For 16 additional differentially regulated candidate genes, real-time PCR was applied in triplicate experiments. In Table 2 , relative gene expression values (fold changes) between DCIS and corresponding invasive components are listed. In agreement with the microarray results, real-time PCR shows the up-regulation of pleckstrin homology domain containing member 1 (PLEKHC1), MADS box transcription enhancer factor 2 (MEF2C), biglycan (BGN), periostin (POSTN), olfactomedin-like 2B (OLFML2B), fibroblast activation protein (FAP), W46291 (Affymetrix-ID, 213790_at), ras-induced senescence 1 (RIS1), tumor necrosis factor--induced protein 6 (TNFAIP6), leucine-rich repeat containing 15 (LRRC15), gremlin 1 homologue (GREM1), squamous cell carcinoma antigen recognized by T cell 2 (SART2), and dapper homologue 1 (DACT1) and down-regulation of bullous pemphigoid antigen 1 (BPAG1) in IDC (see Supplementary data 3). Up-regulation for large tumor suppressor homologue 2 (LATS2) and W74476 (Affymetrix-ID, 226997_at), not included in the list derived from the statistical computations because they are only represented on the HG U133 2.0 Plus array, also corroborate microarray data.
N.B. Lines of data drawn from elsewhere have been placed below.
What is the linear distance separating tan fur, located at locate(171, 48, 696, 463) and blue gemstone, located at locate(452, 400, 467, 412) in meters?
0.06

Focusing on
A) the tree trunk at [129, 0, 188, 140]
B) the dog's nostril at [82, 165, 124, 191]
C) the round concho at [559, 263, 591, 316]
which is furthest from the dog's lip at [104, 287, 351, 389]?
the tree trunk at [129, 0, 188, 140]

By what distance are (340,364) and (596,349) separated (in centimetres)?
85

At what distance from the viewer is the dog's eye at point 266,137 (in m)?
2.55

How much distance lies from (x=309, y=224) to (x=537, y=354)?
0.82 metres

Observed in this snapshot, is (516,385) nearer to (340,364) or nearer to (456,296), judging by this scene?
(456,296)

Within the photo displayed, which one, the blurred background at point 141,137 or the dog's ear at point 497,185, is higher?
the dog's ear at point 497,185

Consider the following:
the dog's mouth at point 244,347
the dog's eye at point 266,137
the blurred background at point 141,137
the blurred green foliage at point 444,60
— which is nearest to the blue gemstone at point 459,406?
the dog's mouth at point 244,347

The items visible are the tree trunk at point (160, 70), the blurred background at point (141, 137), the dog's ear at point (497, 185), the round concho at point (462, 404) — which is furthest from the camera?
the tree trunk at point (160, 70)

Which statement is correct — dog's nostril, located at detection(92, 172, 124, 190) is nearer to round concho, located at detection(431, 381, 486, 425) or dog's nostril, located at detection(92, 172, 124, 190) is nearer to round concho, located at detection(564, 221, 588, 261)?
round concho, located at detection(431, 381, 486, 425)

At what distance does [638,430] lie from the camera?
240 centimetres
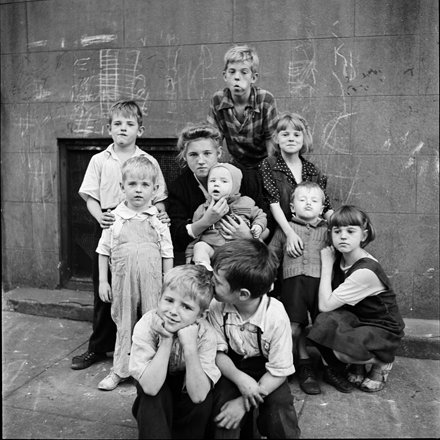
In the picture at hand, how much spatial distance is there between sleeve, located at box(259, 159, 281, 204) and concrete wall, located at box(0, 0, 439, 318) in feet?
3.02

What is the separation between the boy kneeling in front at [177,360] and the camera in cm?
261

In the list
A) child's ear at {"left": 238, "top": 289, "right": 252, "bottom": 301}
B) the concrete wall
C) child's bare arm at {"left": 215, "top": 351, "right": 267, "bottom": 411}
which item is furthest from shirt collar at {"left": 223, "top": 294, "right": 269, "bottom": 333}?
the concrete wall

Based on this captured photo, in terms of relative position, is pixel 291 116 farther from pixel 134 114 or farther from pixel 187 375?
pixel 187 375

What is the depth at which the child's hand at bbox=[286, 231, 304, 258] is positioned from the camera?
362cm

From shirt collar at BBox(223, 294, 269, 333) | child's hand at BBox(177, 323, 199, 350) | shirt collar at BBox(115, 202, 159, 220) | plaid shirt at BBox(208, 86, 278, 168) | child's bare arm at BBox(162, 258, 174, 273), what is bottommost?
child's hand at BBox(177, 323, 199, 350)

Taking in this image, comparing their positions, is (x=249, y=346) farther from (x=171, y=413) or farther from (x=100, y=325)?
(x=100, y=325)

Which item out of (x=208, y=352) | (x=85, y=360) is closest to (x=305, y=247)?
(x=208, y=352)

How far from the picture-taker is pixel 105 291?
364 centimetres

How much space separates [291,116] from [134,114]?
3.54 feet

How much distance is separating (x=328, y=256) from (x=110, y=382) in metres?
1.64

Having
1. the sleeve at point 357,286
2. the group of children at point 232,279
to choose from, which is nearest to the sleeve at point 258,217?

View larger version (87K): [in this window] [in a new window]   Figure 3. Localization of TNFAIP6 transcript by in situ hybridization. Antisense riboprobe for TNFAIP6 specifically detects the mRNA in epithelial cells (A, B, and D). Specific signal is represented by a blue precipitate in the cytoplasm (original magnification, x20; in A to C). C, sense riboprobe for TNFAIP6, used as negative control, detects no transcript. D, x40 magnification of the insert in (B).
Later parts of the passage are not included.